/---
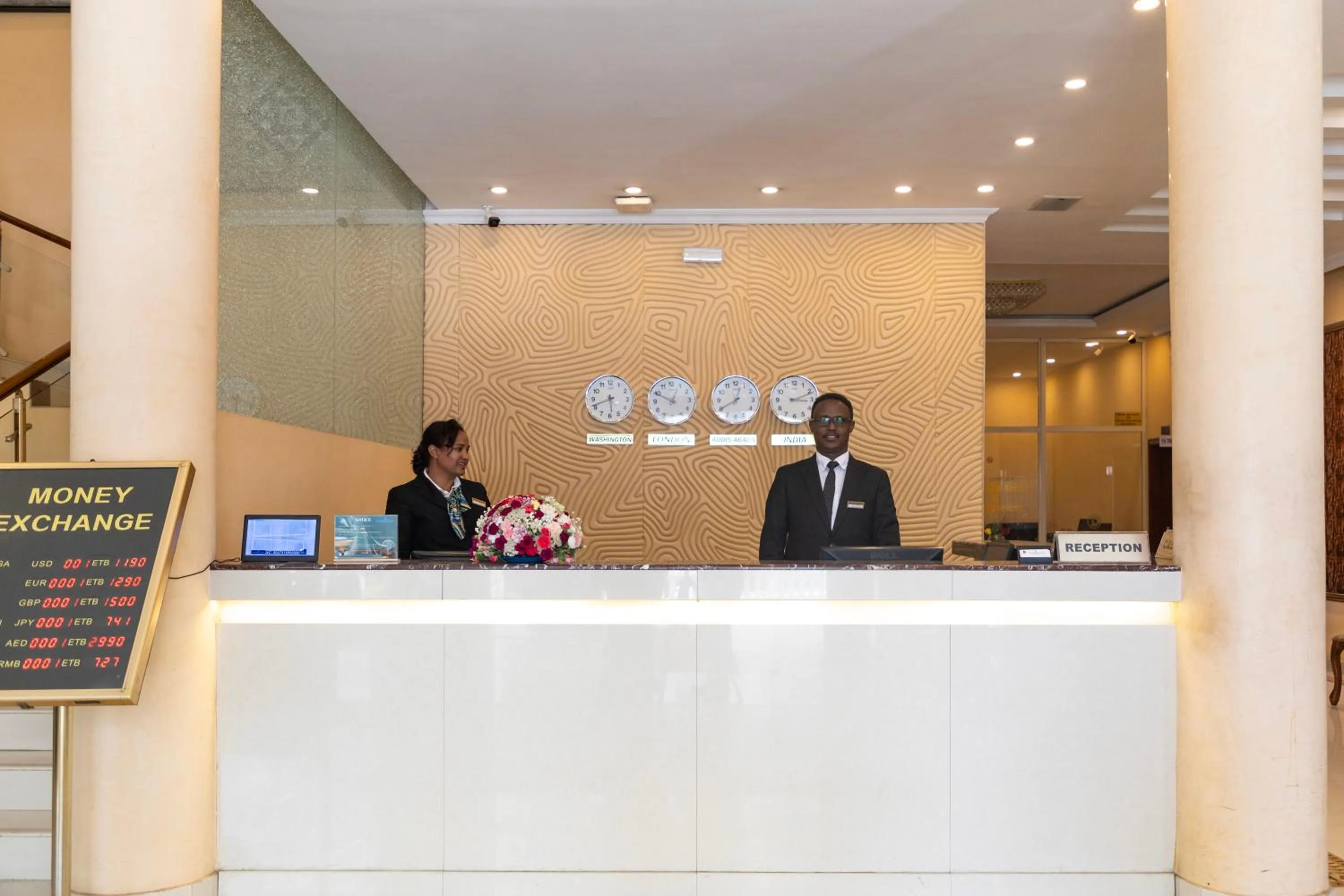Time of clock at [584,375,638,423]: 5:41
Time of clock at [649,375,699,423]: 12:49
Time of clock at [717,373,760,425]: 12:40
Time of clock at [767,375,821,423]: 3:11
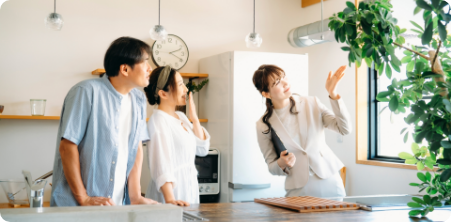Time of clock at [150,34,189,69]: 2:19
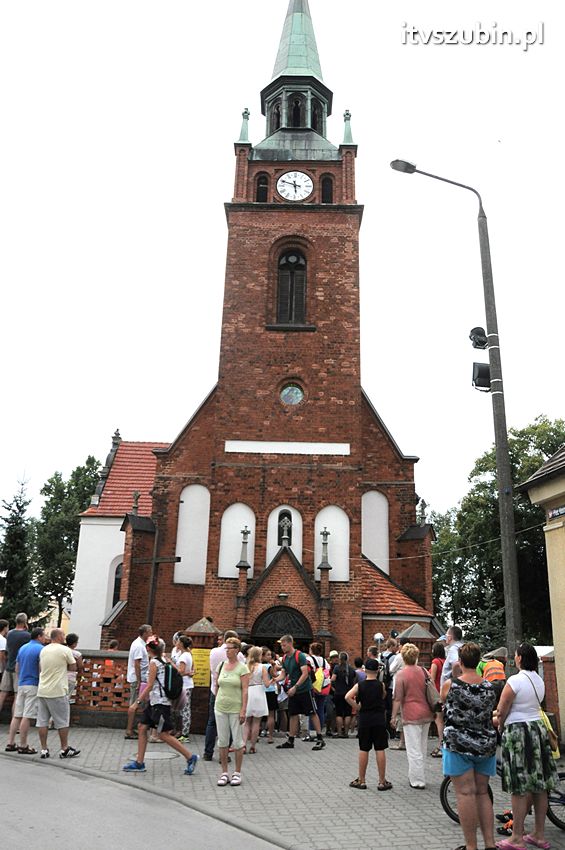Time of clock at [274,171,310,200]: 5:48
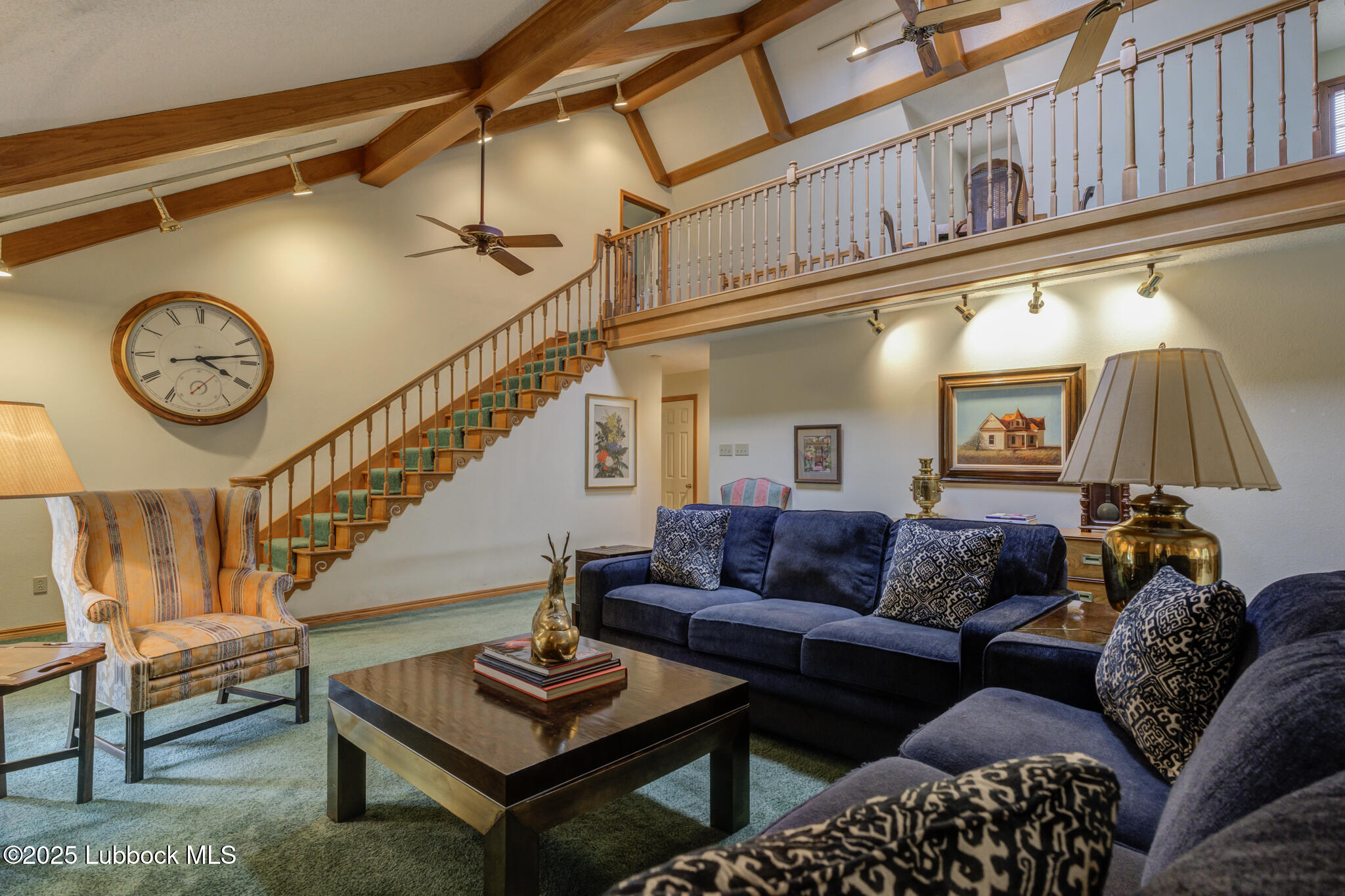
\---
Exercise directions >> Reproduce every line of the listing above word for word, leaving out the pictures.

Answer to the task >>
Time of clock at [584,375,638,423]: 5:41
Time of clock at [649,375,699,423]: 12:49
Time of clock at [717,373,760,425]: 12:40
Time of clock at [767,375,821,423]: 3:11
Time of clock at [150,34,189,69]: 2:19
Time of clock at [274,171,310,200]: 5:48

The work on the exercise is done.